By the time that the earth is ready to receive its dead back to life and to feed and shelter the myriads who have been sleeping in the grave, waiting for this day, men, in general, will have got much more accustomed to the idea. In all probability, it will not be necessary to ask, as did the Apostle Paul on a certain historic occasion “Why should it be thought a thing incredible with you, that God should raise the dead?”. There will have been so many signal manifestations of Divine power at work in the world that there will no longer be any real denial of the possibility of such things. And without doubt there will be a great many who will have given themselves wholeheartedly over to the furthering of the interests of this new Kingdom upon earth, who will enthusiastically prepare for and receive the newcomers from the grave as they return, furnishing them with food and clothing, explaining to them the meaning of their re-awakening, how that the long nightmare of sin and death is past and that God now calls all men to righteousness and life.
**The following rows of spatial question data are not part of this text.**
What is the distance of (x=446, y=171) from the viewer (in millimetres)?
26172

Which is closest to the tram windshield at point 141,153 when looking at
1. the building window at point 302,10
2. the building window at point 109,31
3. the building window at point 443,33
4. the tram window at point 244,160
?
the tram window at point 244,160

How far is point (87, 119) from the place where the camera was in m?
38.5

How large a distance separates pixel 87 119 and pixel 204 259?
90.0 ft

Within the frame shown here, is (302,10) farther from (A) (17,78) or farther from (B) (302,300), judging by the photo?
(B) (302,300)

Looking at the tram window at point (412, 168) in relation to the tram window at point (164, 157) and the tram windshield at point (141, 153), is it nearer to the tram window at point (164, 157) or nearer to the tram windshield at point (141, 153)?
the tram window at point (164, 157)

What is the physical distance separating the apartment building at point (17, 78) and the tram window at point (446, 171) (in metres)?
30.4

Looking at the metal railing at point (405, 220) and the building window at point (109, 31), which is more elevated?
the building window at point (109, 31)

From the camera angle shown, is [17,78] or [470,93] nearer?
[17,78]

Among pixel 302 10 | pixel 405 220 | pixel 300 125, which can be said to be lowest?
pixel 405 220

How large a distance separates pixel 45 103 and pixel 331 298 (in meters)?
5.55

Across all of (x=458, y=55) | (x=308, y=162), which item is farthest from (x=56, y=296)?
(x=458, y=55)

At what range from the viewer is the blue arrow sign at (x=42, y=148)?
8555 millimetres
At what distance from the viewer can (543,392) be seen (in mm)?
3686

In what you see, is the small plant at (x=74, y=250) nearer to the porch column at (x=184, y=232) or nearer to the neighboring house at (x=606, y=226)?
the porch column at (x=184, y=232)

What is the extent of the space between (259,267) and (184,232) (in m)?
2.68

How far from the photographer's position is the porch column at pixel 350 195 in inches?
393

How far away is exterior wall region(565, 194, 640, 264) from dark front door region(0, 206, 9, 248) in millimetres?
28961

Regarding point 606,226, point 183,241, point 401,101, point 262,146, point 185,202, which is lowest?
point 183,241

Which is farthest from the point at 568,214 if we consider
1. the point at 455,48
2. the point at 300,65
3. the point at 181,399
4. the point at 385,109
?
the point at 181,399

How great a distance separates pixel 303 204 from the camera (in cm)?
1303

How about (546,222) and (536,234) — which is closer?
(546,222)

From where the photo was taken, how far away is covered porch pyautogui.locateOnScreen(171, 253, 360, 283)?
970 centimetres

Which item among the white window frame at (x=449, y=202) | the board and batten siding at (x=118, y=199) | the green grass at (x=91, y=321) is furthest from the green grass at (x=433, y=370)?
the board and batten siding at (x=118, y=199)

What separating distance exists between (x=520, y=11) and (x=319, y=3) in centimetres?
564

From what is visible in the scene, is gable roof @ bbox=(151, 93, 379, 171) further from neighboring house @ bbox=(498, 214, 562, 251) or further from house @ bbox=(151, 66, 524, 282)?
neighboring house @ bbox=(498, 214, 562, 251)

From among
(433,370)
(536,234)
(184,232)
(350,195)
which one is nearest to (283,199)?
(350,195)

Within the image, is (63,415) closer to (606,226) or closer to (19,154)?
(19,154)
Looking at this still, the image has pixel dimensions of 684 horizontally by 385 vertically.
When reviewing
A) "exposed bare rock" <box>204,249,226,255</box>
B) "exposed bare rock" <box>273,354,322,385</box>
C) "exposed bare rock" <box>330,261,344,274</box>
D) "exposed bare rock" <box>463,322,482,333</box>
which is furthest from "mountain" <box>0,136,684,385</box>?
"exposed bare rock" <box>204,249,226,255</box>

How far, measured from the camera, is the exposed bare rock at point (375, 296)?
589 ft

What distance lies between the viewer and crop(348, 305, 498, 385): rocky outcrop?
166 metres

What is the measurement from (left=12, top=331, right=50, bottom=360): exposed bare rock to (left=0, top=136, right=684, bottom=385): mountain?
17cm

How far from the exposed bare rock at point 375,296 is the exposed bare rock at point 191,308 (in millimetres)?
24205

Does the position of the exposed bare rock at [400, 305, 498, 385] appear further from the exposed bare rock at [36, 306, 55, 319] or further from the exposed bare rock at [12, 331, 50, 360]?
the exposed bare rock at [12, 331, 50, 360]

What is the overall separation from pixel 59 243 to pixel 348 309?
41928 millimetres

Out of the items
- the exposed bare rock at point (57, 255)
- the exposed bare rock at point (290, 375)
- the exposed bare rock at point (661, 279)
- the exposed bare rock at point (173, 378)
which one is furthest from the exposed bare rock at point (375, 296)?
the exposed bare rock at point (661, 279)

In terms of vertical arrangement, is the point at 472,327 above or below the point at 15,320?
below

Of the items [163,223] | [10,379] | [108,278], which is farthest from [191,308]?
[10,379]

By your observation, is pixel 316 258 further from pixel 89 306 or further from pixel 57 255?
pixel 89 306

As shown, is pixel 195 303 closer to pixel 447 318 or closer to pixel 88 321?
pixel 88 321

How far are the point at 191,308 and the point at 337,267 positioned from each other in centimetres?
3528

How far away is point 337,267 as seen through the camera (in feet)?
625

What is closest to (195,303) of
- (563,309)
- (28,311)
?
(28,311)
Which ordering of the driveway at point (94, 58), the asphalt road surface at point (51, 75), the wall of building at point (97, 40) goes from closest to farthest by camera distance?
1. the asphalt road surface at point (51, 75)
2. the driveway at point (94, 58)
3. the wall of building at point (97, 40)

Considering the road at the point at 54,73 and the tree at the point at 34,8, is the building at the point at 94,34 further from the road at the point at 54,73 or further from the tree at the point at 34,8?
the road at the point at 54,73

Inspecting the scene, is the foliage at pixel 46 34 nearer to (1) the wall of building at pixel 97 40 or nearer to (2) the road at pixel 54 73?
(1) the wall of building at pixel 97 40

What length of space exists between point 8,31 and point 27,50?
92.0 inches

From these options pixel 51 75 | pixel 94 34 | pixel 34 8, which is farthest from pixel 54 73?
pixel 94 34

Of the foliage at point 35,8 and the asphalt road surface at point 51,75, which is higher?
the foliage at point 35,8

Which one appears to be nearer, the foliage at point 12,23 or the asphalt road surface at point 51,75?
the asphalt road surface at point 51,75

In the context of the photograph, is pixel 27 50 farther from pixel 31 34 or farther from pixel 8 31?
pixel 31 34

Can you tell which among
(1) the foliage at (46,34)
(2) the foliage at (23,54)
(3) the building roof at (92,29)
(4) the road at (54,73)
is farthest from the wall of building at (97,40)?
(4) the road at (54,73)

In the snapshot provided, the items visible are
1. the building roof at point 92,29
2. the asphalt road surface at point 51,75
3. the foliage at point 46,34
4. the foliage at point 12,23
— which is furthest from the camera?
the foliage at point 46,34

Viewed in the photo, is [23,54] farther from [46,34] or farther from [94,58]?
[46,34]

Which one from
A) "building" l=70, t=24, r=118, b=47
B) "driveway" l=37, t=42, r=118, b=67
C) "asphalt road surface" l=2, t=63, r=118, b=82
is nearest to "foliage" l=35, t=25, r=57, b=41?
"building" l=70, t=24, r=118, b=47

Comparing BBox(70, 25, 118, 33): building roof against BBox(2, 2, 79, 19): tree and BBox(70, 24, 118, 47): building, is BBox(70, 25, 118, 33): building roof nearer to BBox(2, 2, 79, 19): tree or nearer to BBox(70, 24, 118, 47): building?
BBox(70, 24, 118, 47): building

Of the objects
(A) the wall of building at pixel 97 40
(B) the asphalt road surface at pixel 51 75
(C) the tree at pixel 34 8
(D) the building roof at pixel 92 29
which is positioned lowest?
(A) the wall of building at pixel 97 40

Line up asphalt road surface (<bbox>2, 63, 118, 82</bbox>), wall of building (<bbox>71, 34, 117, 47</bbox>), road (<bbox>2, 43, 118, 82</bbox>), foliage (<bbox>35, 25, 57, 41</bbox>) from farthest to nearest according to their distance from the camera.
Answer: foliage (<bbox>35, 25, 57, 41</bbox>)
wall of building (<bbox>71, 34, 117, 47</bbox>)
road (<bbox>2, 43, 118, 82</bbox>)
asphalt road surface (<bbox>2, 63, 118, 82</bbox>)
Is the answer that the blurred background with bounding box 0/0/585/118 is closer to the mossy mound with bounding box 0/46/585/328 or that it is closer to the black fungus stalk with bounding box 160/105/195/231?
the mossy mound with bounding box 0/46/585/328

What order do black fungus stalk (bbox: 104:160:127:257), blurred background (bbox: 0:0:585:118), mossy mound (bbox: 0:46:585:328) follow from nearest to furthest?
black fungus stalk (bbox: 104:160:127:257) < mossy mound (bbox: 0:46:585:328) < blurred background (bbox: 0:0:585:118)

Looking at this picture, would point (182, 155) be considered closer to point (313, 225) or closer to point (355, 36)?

Every family, every individual, will have loved ones, relatives and friends, over whose death they have mourned or grieved in the past; it may well be that the resurrection will be in the reverse order to that of death, and that the coming back of individuals will be largely in response to the prayers of those living, so that the newcomers to the “Millennial” earth will find familiar faces to welcome them on their awaking to conscious existence, and well-remembered voices to explain to them the meaning of the new conditions in which they will find themselves.

In harmony with this presentation the Bible, rightly understood, is quite clear upon the present state of the dead, that they are asleep awaiting the resurrection, not spending the interim period between death and resurrection in a state either of conscious joy or conscious wretchedness.

Medieval theology has been seriously at fault here in failing to disentangle the plain teaching of Jesus and His Apostles, based upon the equally plain teaching of the Old Testament, from that mass of Greek philosophy which from the second century before Christ and onward, began to encumber men’s beliefs regarding the state of the dead. Modern theologians have done little to clarify this issue, largely, in all probability, from fear of disturbing established ecclesiastical tradition, although the recent pronouncement by the Established Church laying down that the doctrine of the immortality of the soul need no longer be considered an essential doctrine of the Christian faith, is certainly a step in the right direction. From the Bible standpoint the whole of the interval between death and resurrection is asleep, and for men in general, for all humanity with the exception of the Church, who themselves are resurrected to a spiritual sphere of being and are no longer confined to this earth, resurrection is to renewed and everlasting life upon the earth. Throughout earth’s ages men and women have died under a variety of circumstances, some of extreme tragedy and injustice, but the awakening of the resurrection will nullify all that has gone before, and in radiant expectation of future happiness and achievement in life, un-shadowed by fear, all who will may throw off the yoke of the past and move forward toward their glorious destiny.